§ **Action item A**
In the passage on supplemental group insurance, turn the paragraph that begins "In essence, supplemental group insurance" into a short bulleted list that keeps its main facts.
§ **Action item B**
Carry on the passage about supplemental group insurance, picking up right after its final sentence.

BEGIN Source passage

Supplemental group insurance can be a great way to add an extra layer of security in your life. However, like any form of insurance, you will need to weigh the costs and benefits of adding to your existing plans. This begs the question: is supplemental group insurance the right option for you? While there is no one-size-fits-all answer, there are a few things you should consider before making any decisions.
But how does supplemental group insurance work? How can you determine if it is the right choice for you? And are supplemental group insurance “buy-ups” actually cheap, or are they expensive? We will answer all of these questions and more, but first let’s define supplemental group insurance and see how it can be used to bolster an existing insurance plan.
What is Supplemental Group Insurance?
In essence, supplemental group insurance is insurance offered through your employer that provides additional coverage to an existing plan. You can acquire supplemental group insurance for life, disability, and even long-term care insurance. Many people choose to go with supplemental group insurance because, at first glance, it can appear cheaper than other options.
What are the Costs of Supplemental Group Insurance?
The idea of using bi-weekly (or monthly) payroll deductions to purchase insurance can seem very cost effective, almost like a company paid benefit. However, in most cases, your company is not paying for, or even contributing to your supplemental group insurance.
While the group rates may seem like a good idea, there’s a catch: they don’t account for your age or the current state of your health! Age and certain health conditions can raise your premiums and essentially negate any savings. Additionally, it is important to note that the cost of insurance per dollar of coverage is actually cheaper to buy on the individual market healthy people.

END Source passage
BEGIN Collected data

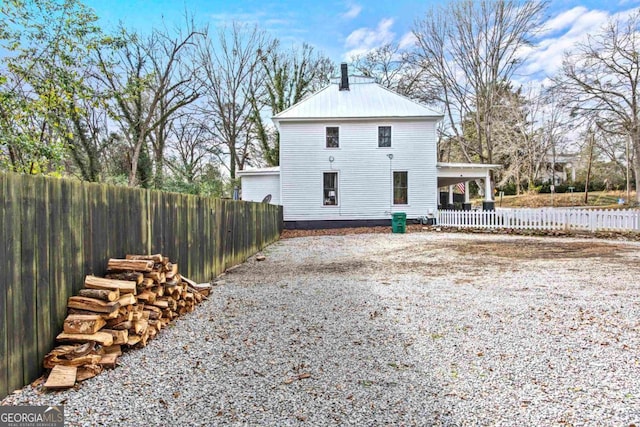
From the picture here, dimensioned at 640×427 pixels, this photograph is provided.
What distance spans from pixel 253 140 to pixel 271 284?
20959 mm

END Collected data

§ **Reply A**
- Supplemental group insurance is offered through your employer and adds coverage to an existing plan.
- It is available for life, disability, and long-term care insurance.
- Many people choose it because, at first glance, it can seem cheaper than other options.

§ **Reply B**
Group insurance is "guaranteed issue," so when an insurer makes it available to an entire company, they are pricing risk across an entire pool of certificate holders, without first examining for health issues. This typically averages out to a "standard" health rating. In the risk pool, applicants with cancer history, obesity, and other health ailments receive the exact same rate as marathon runners with no prior health issues.
Obviously, the carrier offering group coverage employs actuaries who have to account for this problem.
There are other benefits to owning coverage individually as well. First of all, if you are terminated or choose to leave your company, that coverage can come with you because you own it. Secondly, your own policy may be convertible to other types of permanent coverage down the road.
Health changes over time, estate planning considerations, or other life changes might necessitate the need for some permanent coverage at some point. By owning individual insurance, you can lock in your ability, in many cases, to convert this coverage if you experience any of those changes.